By analyzing existing cross correlation between Fulton Financial and Heartland Financial USA, you can compare the effects of market volatilities on Fulton Financial and Heartland Financial and check how they will diversify away market risk if combined in the same portfolio for a given time horizon. You can also utilize pair trading strategies of matching a long position in Fulton Financial with a short position of Heartland Financial. Check out your portfolio center. Please also check ongoing floating volatility patterns of Fulton Financial and Heartland Financial.

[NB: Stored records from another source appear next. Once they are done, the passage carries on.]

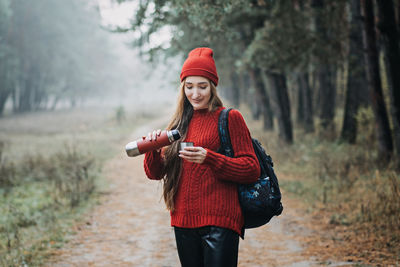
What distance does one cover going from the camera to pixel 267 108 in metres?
17.6

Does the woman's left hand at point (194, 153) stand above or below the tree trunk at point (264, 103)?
below

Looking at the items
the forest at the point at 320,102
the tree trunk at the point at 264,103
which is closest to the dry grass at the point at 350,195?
the forest at the point at 320,102

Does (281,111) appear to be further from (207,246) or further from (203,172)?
(207,246)

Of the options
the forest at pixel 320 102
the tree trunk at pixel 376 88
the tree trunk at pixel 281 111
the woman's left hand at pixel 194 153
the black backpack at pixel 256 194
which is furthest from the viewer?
the tree trunk at pixel 281 111

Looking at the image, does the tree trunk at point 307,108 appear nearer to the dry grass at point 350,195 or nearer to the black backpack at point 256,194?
the dry grass at point 350,195

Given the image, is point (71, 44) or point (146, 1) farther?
point (71, 44)

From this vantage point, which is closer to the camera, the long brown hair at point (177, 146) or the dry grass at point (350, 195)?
the long brown hair at point (177, 146)

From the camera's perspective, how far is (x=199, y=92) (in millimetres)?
2508

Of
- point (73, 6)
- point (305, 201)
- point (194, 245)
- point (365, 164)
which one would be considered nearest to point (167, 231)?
point (305, 201)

Diversification Opportunities for Fulton Financial and Heartland Financial

0.32
  Correlation Coefficient

Weak diversification

The 3 months correlation between Fulton and Heartland is 0.32. Overlapping area represents the amount of risk that can be diversified away by holding Fulton Financial and Heartland Financial USA in the same portfolio, assuming nothing else is changed. The correlation between historical prices or returns on Heartland Financial USA and Fulton Financial is a relative statistical measure of the degree to which these equity instruments tend to move together. The correlation coefficient measures the extent to which returns on Fulton Financial are associated (or correlated) with Heartland Financial. Values of the correlation coefficient range from -1 to +1, where. The correlation of zero (0) is possible when the price movement of Heartland Financial USA has no effect on the direction of Fulton Financial i.e., Fulton Financial and Heartland Financial go up and down completely randomly.

Pair Corralation between Fulton Financial and Heartland Financial

Assuming the 90 days horizon Fulton Financial is expected to generate 1.81 times more return on investment than Heartland Financial. However, Fulton Financial is 1.81 times more volatile than Heartland Financial USA. It trades about 0.08 of its potential returns per unit of risk. Heartland Financial USA is currently generating about 0.06 per unit of risk. If you would invest  1,638  in Fulton Financial on October 7, 2024 and sell it today you would earn a total of  402.00  from holding Fulton Financial or generate 24.54% return on investment over 90 days.
Time Period3 Months [change]
DirectionMoves Together 
StrengthVery Weak
Accuracy100.0%
ValuesDaily Returns

Fulton Financial  vs.  Heartland Financial USA

 Performance 
       Timeline  
Fulton Financial 

Risk-Adjusted Performance

9 of 100

 
Weak
 
Strong
OK
Compared to the overall equity markets, risk-adjusted returns on investments in Fulton Financial are ranked lower than 9 (%) of all global equities and portfolios over the last 90 days. Even with relatively weak basic indicators, Fulton Financial may actually be approaching a critical reversion point that can send shares even higher in February 2025.
Heartland Financial USA 

Risk-Adjusted Performance

10 of 100

 
Weak
 
Strong
OK
Compared to the overall equity markets, risk-adjusted returns on investments in Heartland Financial USA are ranked lower than 10 (%) of all global equities and portfolios over the last 90 days. Even with relatively invariable technical and fundamental indicators, Heartland Financial is not utilizing all of its potentials. The latest stock price agitation, may contribute to short-term losses for the retail investors.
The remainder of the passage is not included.